Text segment |
___

The Universe works in strange ways. Recorded almost three years ago, none of us could have known that when this recording was released the world would have lived through a life-altering pandemic or a tumultuous upheaval in the cultural awareness that now surrounds us. The work that opens this recording—with the words of Quaker George Fox that end with, “So be faithful, and live in that which doth not think the time long”—provides a haunting premonition regarding the time in which we live; Quaker George Fox is strangely prophetic about these days and perhaps provides a future caution for us all.

___

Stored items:
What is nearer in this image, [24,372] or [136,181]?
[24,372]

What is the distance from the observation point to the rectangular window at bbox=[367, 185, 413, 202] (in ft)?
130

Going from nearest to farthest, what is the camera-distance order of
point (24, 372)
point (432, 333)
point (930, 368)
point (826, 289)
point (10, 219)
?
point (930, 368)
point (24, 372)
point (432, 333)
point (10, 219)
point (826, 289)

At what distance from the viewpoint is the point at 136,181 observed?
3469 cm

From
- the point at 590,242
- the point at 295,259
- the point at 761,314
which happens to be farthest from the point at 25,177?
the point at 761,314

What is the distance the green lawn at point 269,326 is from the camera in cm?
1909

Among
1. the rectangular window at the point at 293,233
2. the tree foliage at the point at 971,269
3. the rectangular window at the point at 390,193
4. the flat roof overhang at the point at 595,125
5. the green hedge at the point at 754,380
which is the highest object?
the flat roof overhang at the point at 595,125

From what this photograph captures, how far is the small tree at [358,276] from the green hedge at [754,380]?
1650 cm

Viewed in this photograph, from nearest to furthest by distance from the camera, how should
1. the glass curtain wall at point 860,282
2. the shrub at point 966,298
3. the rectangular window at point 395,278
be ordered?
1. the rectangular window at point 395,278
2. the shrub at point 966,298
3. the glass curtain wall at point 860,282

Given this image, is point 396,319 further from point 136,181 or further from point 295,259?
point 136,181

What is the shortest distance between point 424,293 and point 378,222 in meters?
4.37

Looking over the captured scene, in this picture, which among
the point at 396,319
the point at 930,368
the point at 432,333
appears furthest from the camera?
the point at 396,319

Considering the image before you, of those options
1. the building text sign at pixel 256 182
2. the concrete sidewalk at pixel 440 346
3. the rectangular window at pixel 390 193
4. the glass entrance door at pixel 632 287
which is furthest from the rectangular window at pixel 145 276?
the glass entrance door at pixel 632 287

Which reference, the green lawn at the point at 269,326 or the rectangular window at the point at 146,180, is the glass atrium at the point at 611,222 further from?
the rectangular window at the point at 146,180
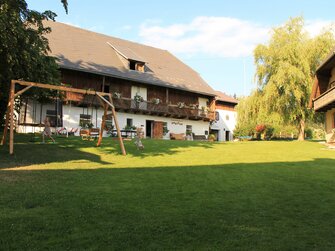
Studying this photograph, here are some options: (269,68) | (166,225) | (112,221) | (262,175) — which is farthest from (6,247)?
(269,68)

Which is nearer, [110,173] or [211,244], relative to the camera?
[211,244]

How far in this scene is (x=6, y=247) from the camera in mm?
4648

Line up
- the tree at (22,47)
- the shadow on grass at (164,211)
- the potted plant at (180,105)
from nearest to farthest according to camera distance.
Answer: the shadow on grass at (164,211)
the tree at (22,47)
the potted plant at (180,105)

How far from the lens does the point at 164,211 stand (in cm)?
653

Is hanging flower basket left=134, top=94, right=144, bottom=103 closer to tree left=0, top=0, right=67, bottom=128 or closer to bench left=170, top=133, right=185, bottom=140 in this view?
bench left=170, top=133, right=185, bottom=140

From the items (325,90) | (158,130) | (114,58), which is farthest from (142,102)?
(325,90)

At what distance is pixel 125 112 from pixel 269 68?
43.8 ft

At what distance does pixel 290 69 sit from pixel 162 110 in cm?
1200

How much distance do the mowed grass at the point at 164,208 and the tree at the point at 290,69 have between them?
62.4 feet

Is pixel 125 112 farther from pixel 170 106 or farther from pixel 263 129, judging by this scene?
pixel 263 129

___

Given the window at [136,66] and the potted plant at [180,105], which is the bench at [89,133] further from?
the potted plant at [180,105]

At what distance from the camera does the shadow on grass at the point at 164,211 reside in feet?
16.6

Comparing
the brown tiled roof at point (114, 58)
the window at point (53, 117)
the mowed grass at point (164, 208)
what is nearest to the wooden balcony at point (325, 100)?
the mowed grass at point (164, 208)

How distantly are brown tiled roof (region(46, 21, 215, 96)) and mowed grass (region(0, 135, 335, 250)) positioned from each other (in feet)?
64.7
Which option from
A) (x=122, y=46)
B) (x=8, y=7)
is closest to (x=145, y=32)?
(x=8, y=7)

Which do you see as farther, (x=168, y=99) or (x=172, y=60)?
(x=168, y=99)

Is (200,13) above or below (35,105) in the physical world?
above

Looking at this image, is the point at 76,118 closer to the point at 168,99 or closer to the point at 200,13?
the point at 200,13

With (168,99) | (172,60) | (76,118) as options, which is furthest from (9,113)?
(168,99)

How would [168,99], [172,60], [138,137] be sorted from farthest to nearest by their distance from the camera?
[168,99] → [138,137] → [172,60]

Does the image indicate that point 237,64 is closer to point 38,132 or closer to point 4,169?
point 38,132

___

Problem set |
- a) Answer these from the passage about the recording:
(i) How long before its release was the recording made?
(ii) Whose words appear in the work that opens the recording?
(iii) What two things does it say the world lived through by the time of the release?
- b) Carry the passage about the recording further, picking up right after its last sentence.

Numbered answers |
- a)
(i) Almost three years.
(ii) Quaker George Fox.
(iii) A life-altering pandemic and a tumultuous upheaval in the cultural awareness that now surrounds us.

- b)
The music chosen for this recording is strangely and poignantly relevant, I believe, for each of us. “The Fruit of Silence” by Pēteris Vasks reminds us to visit those beliefs that are most sacred in the work by Cortlandt Matthews. A deeply personal Requiem by Peter Relph, in reflection, remembers the hundreds of thousands of lives lost in the pandemic. And then there is Thomas LaVoy’s “O Great Beyond.” All great texts are timeless and speak to the universality of the human condition. Particularly, the George Fox text set by Jackson Hill and the Tagore text set by LaVoy give us messages to reinforce the humanness of each of us for hope. Two other works on this recording poignantly remind us of the passing of life, with the Relph Requiem and especially the final movement of “O Great Beyond.” May these words give comfort to all those who endured the deepest of Life’s losses during our shared pandemic journey. For so many loved ones, goodbyes were said in silence, and alone. It is our hope that all the music on this CD will show us a way for living as we move forward and also give loving comfort to those who have lost loved ones.
Peace, my heart, let the time for the parting be sweet.
Let it not be a death but completeness.
Let love melt into memory and pain into songs.
Let the flight through the sky end in the folding of the wings over the nest.
Let the last touch of your hands be gentle like the flower of the night.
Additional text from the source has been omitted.